“believe in a love that is being stored up for you like an inheritance, and have faith that in this love there is a strength and a blessing so large that you can travel as far as you wish without having to step outside it.” - Rilke, Letters to a Young Poet.
I’m super behind on the OneWord posts, which is disappointing but not surprising. If my math is correct, which is questionable on a good day, then this week’s word is faith. Mmm. Baggage.
When I was in sixth grade, I think, I read Stephen King’s “It.” Besides reinforcing a life-long and occasionally paralyzing fear of clowns, it also provided me with the best, most logical description of Creator I’ve come across. I’m sort of amused in thinking about how Stephen King might react to that. In the universe he creates, there is the Turtle, the creator of all that is, who does his work and then pulls inside his shell, wanders off into some vast corner of the cosmos and lets what will happen, happen.

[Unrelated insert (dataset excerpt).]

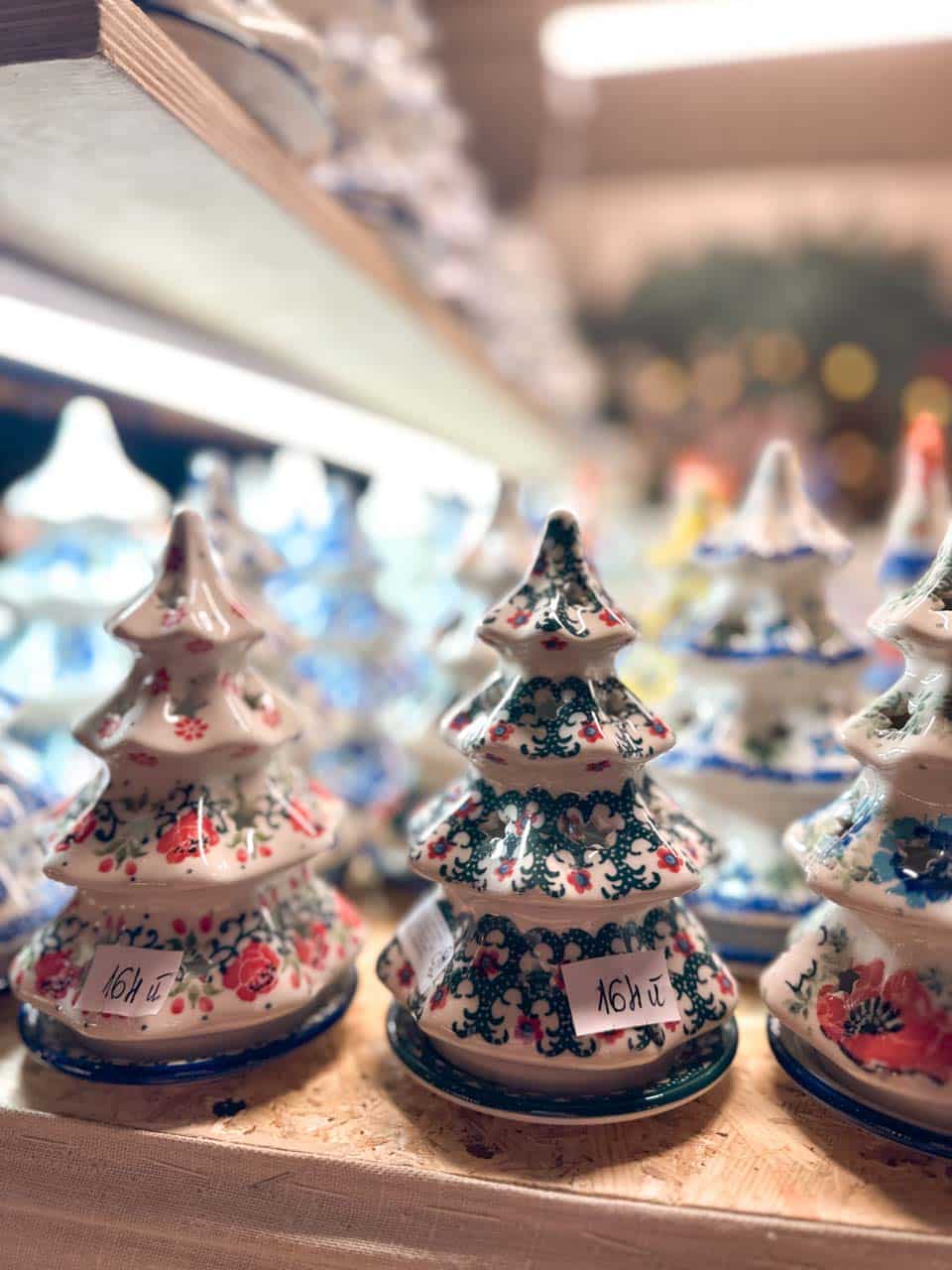 Painted ceramic Christmas trees with floral patterns on a wooden stall display at the Krak&oacute;w Christmas market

There’s a lot of life that’s happened between then and now. I’ve rubbed shoulders with Jesuits and sung in gospel choirs with Baptists and thrown shade at Unitarians and knelt with Episcopalians, spent years away from organized religion and years inside it. I’ve read everything I can put my hands on and some of it feels more organic than others.
I don’t have answers, but that’s the whole point, right?
I look at my kids, I look at this world, I look up at the stars and even when I feel like I can’t believe in anything else I still see the Turtle out there somewhere, beyond our reach, that thing that set all of this in motion, all the things that even the most brilliant of our science minds can’t entirely explain. I look at my kids and I think about the way my capacity to love grew and shifted and metastasized in one horrible, awful painful push and think yes, okay. I have faith in creation. I have faith in love. I believe. I have faith that no matter what happens when I am not here the love that we are born into and that we bend and shape during the time we live it continues to wrap its arms around this world and every other, even after we’re gone.
And like bits and pieces of our DNA, a genetic code that tells the stories of who our people were and who our people will be, it stretches onward through time, eternal. And if when we sleep, we dream, well. That’ll be some adventure, too.